Colony formation assay
HPV18 transfected and nontransfected cells (106/well in 12-well plates) were placed in methylcellulose medium (3 ml; Life Technologies) containing 20% FBS (Atlanta Biologicals) and L-glutamine (Life Technologies). After 14 days of culture, colonies were counted under light microscopy.
Chemotaxis assay
The in vitro migration of DCs was assayed in 24-well transwell cell culture chambers (54). DCs were washed and suspended in DMEM, supplemented with 20% FBS. Filter inserts (8 μm) were placed into the cell culture plate wells to create upper and lower compartments. DCs (5×104) were applied into the upper chamber, while the lower chamber was filled with 200 μl of medium (DMEM + 20% FBS) containing 50 μg of GM-CSF. After 4 h of incubation (37°C, 5% CO2), cells in the upper side of the filter were removed and filters were scraped to remove residual cells. Filters were fixed (3:1 methanol/acetone mixture, 5 min) and cellular nuclei were stained with hematoxylin. Five random microscopic fields were counted per filter to evaluate the number of migrated cells.
Statistical analysis
Statistical significance was assessed by the Student’s paired t-test and considered significant at P<0.05.
Results
Characterization of HPV18-transfected DCs
Because of difficulties in propagating papillomaviruses and generating infectious virus in vitro, we used DNA transfection to deliver viral DNA into DCs. One week after transfection, colonies of DCs were isolated and subcultured for an additional 2–3 passages. A stably transfected DC line, which persistently maintained the HPV18 genome, was utilized for experiments reported herein.

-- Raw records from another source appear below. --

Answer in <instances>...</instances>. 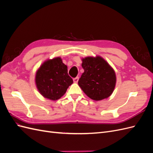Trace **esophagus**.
<instances>
[{
  "label": "esophagus",
  "instance_id": "1",
  "mask_svg": "<svg viewBox=\"0 0 153 153\" xmlns=\"http://www.w3.org/2000/svg\"><path fill=\"white\" fill-rule=\"evenodd\" d=\"M78 79H79V77L76 76V77L73 78V81H74V82H75V83H77L78 81Z\"/></svg>",
  "mask_w": 153,
  "mask_h": 153
}]
</instances>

It has been reported that HPV DNA regularly becomes integrated into host cell DNA (1). Therefore, it was of interest to determine if our HPV18 DNA construct is maintained as a plasmid or integrated into the genome. Total DNA from transfected DCs was isolated as described in Materials and methods. Southern blot analysis revealed integration of HPV18 DNA into the DC genome; no extra-chromosomal plasmid could be detected in DNA samples isolated from transfected cells following cleavage with EcoRI (Fig. 1, lane 1). Transfection did not induce differentiation of DCs to a more mature or macrophage-like phenotype or change their growth pattern (data not shown).

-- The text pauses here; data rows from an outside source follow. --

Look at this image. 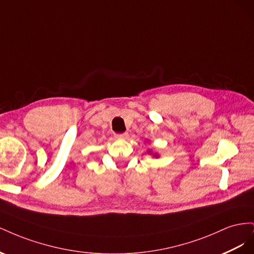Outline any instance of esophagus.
<instances>
[{"label":"esophagus","instance_id":"34e87169","mask_svg":"<svg viewBox=\"0 0 254 254\" xmlns=\"http://www.w3.org/2000/svg\"><path fill=\"white\" fill-rule=\"evenodd\" d=\"M127 136H128V133H127V132H124V133H117V134H115V137H118V139H126Z\"/></svg>","mask_w":254,"mask_h":254}]
</instances>
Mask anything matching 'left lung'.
Here are the masks:
<instances>
[{
    "mask_svg": "<svg viewBox=\"0 0 254 254\" xmlns=\"http://www.w3.org/2000/svg\"><path fill=\"white\" fill-rule=\"evenodd\" d=\"M147 153H148V155L152 156L153 158H159V157H160L158 152H153L151 149H148V150H147Z\"/></svg>",
    "mask_w": 254,
    "mask_h": 254,
    "instance_id": "8db88e82",
    "label": "left lung"
}]
</instances>
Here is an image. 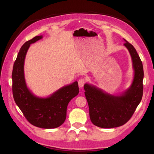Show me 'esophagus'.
I'll return each mask as SVG.
<instances>
[{
	"label": "esophagus",
	"instance_id": "obj_1",
	"mask_svg": "<svg viewBox=\"0 0 154 154\" xmlns=\"http://www.w3.org/2000/svg\"><path fill=\"white\" fill-rule=\"evenodd\" d=\"M85 83V79H80L78 81V85H79V87L80 88H82L83 87V85H84V84Z\"/></svg>",
	"mask_w": 154,
	"mask_h": 154
}]
</instances>
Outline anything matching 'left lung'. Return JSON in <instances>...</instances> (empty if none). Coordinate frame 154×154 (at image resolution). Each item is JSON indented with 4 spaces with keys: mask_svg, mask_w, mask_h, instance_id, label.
<instances>
[{
    "mask_svg": "<svg viewBox=\"0 0 154 154\" xmlns=\"http://www.w3.org/2000/svg\"><path fill=\"white\" fill-rule=\"evenodd\" d=\"M132 62L134 78L130 86L119 94H111L90 83H85V95L91 122L103 128L122 126L132 117L143 96L144 77L141 60L134 46L123 38Z\"/></svg>",
    "mask_w": 154,
    "mask_h": 154,
    "instance_id": "8db88e82",
    "label": "left lung"
}]
</instances>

L1 is the major HPV capsid protein and is highly conserved among all papillomaviruses. Since expression of papilloma-virus L1 protein is important for development of an anti-HPV immune response (26–29), we sought to establish if HPV18-transfected cells express this protein. Immunoprecipitation and western blot analysis established that L1 protein was present only in extracts of transfected cells (Fig. 2). To confirm these data, we further analyzed extracts for the presence of L1 mRNA. Total RNA from transfected and non-transfected cells was collected and subjected to northern blot analysis. Consistent with our western blot results, HPV L1 specific transcripts were detected only in HPV18 transfected DCs, whereas no HPV RNA was found in non-transfected DC control (Fig. 3).

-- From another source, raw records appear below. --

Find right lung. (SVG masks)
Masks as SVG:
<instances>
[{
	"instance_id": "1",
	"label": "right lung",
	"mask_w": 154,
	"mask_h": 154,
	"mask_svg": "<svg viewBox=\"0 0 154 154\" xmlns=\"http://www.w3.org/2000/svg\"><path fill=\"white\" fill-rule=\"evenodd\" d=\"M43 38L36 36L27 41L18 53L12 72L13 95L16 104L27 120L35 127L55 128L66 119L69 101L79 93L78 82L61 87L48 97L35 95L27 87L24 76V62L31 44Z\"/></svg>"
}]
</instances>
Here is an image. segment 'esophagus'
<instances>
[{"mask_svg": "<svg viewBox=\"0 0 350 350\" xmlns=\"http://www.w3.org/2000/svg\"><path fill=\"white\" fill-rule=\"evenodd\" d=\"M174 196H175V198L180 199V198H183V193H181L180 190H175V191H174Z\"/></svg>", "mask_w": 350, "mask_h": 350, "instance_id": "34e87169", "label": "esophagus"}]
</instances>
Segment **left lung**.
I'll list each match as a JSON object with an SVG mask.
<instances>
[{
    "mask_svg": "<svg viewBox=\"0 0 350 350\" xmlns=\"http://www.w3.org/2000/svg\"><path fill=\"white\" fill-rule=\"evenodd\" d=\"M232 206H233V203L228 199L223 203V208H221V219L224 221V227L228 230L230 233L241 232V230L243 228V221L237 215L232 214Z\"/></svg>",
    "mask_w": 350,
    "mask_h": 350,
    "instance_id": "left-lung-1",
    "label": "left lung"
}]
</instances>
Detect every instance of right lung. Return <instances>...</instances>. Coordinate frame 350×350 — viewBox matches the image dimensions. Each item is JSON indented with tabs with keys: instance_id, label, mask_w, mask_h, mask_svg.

It is well documented that HPV18 E6 and E7 proteins are important in cell transformation; therefore, transcription of E6 and E7 genes was analyzed by RT-PCR. Amplicons consistent with the expected RT-PCR product of the E6 and E7 gene (∼302 and 485 bp for E6 and ∼328 bp for E7) were detected in transfected DC cells (Fig. 4A, lane 1 and B, lane 1). Sequencing of the excised bands confirmed these results.
In view of the possibility that expression of viral transcripts or proteins could influence immune functions, IL-6, MCP-1, TGF-β and TNF-α expression was analyzed in transfected and non-transfected DCs. Selection of cytokines was based upon previous reports on their importance in HPV-associated cervical neoplasia (30,31) or their in vitro expression following DC exposure to HPV proteins (24,32). To determine the effect of HPV18 transfection on cytokine production, transfected DCs, non-transfected DCs and DCs transfected with empty vector were cultured to confluency. As a positive control for cytokine production, LPS (1 μg/ml) was added to the medium of both transfected and non-transfected cell lines. Transfection with the empty vector did not influence cytokine production (data not shown). IL-6, TGF-β and TNF-α production was significantly increased in supernatants of HPV18-transfected DCs compared to non-transfected controls (Fig. 5A–C). LPS stimulation resulted in upregulation of IL-6 and TNF-α by both non-transfected and transfected cells; however, the increases in IL-6 and TNF-α production following LPS stimulation were greater in HPV-transfected cells than in nontransfected controls. LPS treatment of non-transfected DCs increased TGF-β production, as did transfection with the HPV construct. However, LPS stimulation of HPV18 transfected DCs did not cause further upregulation of TGF-β compared to non-transfected cells. The concentration of MCP-1 was significantly decreased in supernatants of HPV-transfected DCs versus non-transfected cells (Fig. 5B).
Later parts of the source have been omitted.